■ DATA FOR ANALYSIS:
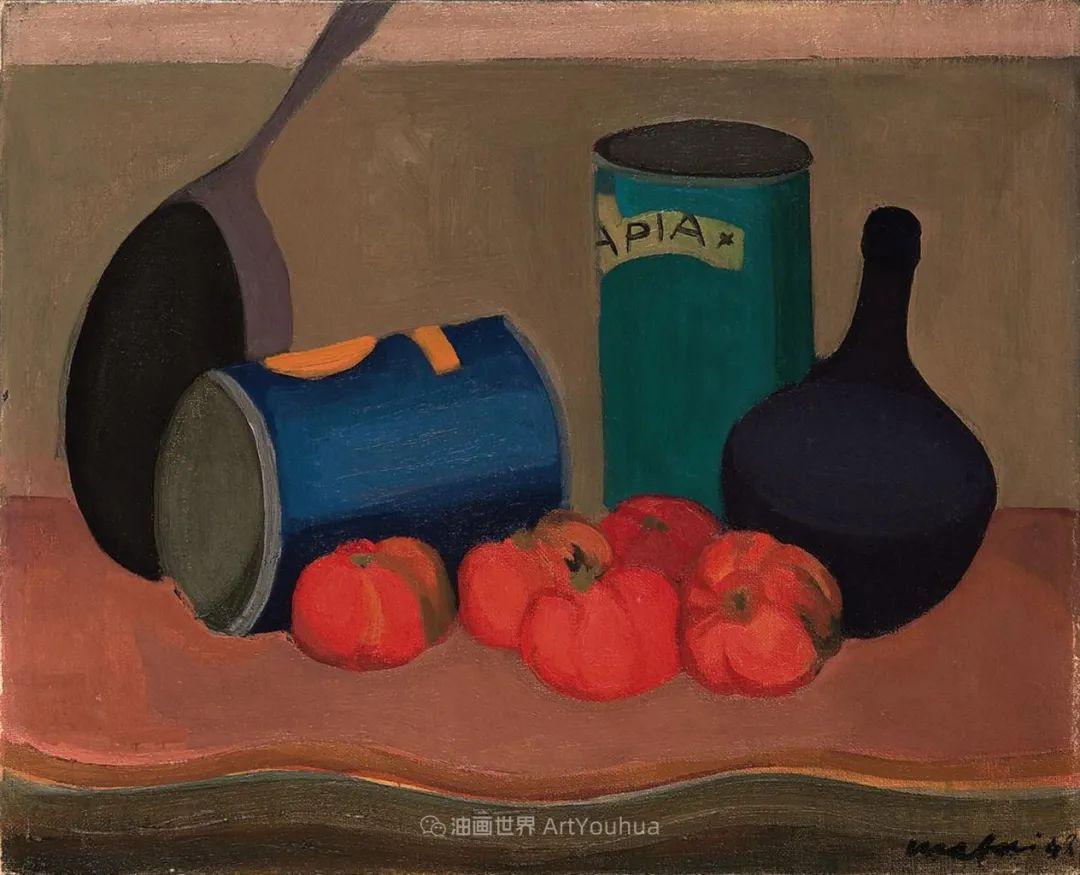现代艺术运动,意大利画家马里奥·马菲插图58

--

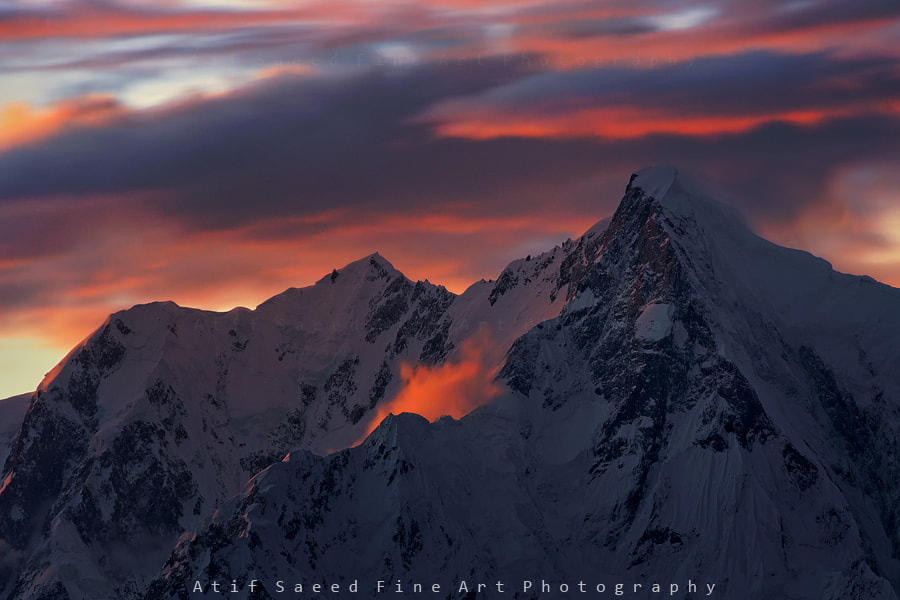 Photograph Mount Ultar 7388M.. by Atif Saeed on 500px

--

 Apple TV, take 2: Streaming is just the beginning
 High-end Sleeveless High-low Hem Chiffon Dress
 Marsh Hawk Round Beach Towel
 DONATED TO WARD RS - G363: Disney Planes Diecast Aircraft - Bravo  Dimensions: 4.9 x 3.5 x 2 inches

■ INSTRUCTIONS TO FOLLOW: Using the material above, transcribe exactly the lines from the line with "Marsh Hawk Round Beach Towel" to the line with "DONATED TO WARD"; both count, and nothing else goes in.

■ RESPONSE:
 Marsh Hawk Round Beach Towel
 DONATED TO WARD RS - G363: Disney Planes Diecast Aircraft - Bravo  Dimensions: 4.9 x 3.5 x 2 inches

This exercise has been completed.